* **WHAT THE TASK ASKS**
Return all of the entries below exactly as they are given.

(RECORDS FOR THE EXERCISE Opens)

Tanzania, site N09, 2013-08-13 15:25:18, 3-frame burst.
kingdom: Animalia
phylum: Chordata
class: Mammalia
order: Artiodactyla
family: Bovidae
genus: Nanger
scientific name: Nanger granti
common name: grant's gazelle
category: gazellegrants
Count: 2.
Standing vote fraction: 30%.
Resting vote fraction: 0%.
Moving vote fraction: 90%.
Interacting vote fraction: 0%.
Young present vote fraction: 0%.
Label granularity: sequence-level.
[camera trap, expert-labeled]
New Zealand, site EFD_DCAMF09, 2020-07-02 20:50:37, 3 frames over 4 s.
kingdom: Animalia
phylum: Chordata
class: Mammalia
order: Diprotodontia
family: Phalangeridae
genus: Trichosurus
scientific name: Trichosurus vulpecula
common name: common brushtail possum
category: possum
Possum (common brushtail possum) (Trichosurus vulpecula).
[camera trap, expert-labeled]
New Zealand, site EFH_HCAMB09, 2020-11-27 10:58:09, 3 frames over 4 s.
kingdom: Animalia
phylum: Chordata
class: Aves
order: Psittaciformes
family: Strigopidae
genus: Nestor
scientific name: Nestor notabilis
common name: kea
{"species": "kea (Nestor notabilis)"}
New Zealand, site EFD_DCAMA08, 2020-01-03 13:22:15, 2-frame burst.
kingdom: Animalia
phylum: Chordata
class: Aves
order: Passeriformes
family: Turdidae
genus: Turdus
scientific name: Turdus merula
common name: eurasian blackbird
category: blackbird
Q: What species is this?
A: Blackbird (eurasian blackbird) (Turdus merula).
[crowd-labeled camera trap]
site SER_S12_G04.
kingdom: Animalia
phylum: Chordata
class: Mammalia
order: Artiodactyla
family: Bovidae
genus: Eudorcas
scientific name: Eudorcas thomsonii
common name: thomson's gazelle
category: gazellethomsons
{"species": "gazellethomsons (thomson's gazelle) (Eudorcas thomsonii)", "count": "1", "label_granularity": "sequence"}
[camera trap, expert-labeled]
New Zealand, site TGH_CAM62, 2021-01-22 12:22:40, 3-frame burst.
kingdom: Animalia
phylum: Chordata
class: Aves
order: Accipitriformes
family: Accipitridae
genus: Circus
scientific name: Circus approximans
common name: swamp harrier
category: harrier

(RECORDS FOR THE EXERCISE Closes)

* **SOLUTION FOR THIS PROBLEM**
Tanzania, site N09, 2013-08-13 15:25:18, 3-frame burst.
kingdom: Animalia
phylum: Chordata
class: Mammalia
order: Artiodactyla
family: Bovidae
genus: Nanger
scientific name: Nanger granti
common name: grant's gazelle
category: gazellegrants
Count: 2.
Standing vote fraction: 30%.
Resting vote fraction: 0%.
Moving vote fraction: 90%.
Interacting vote fraction: 0%.
Young present vote fraction: 0%.
Label granularity: sequence-level.
[camera trap, expert-labeled]
New Zealand, site EFD_DCAMF09, 2020-07-02 20:50:37, 3 frames over 4 s.
kingdom: Animalia
phylum: Chordata
class: Mammalia
order: Diprotodontia
family: Phalangeridae
genus: Trichosurus
scientific name: Trichosurus vulpecula
common name: common brushtail possum
category: possum
Possum (common brushtail possum) (Trichosurus vulpecula).
[camera trap, expert-labeled]
New Zealand, site EFH_HCAMB09, 2020-11-27 10:58:09, 3 frames over 4 s.
kingdom: Animalia
phylum: Chordata
class: Aves
order: Psittaciformes
family: Strigopidae
genus: Nestor
scientific name: Nestor notabilis
common name: kea
{"species": "kea (Nestor notabilis)"}
New Zealand, site EFD_DCAMA08, 2020-01-03 13:22:15, 2-frame burst.
kingdom: Animalia
phylum: Chordata
class: Aves
order: Passeriformes
family: Turdidae
genus: Turdus
scientific name: Turdus merula
common name: eurasian blackbird
category: blackbird
Q: What species is this?
A: Blackbird (eurasian blackbird) (Turdus merula).
[crowd-labeled camera trap]
site SER_S12_G04.
kingdom: Animalia
phylum: Chordata
class: Mammalia
order: Artiodactyla
family: Bovidae
genus: Eudorcas
scientific name: Eudorcas thomsonii
common name: thomson's gazelle
category: gazellethomsons
{"species": "gazellethomsons (thomson's gazelle) (Eudorcas thomsonii)", "count": "1", "label_granularity": "sequence"}
[camera trap, expert-labeled]
New Zealand, site TGH_CAM62, 2021-01-22 12:22:40, 3-frame burst.
kingdom: Animalia
phylum: Chordata
class: Aves
order: Accipitriformes
family: Accipitridae
genus: Circus
scientific name: Circus approximans
common name: swamp harrier
category: harrier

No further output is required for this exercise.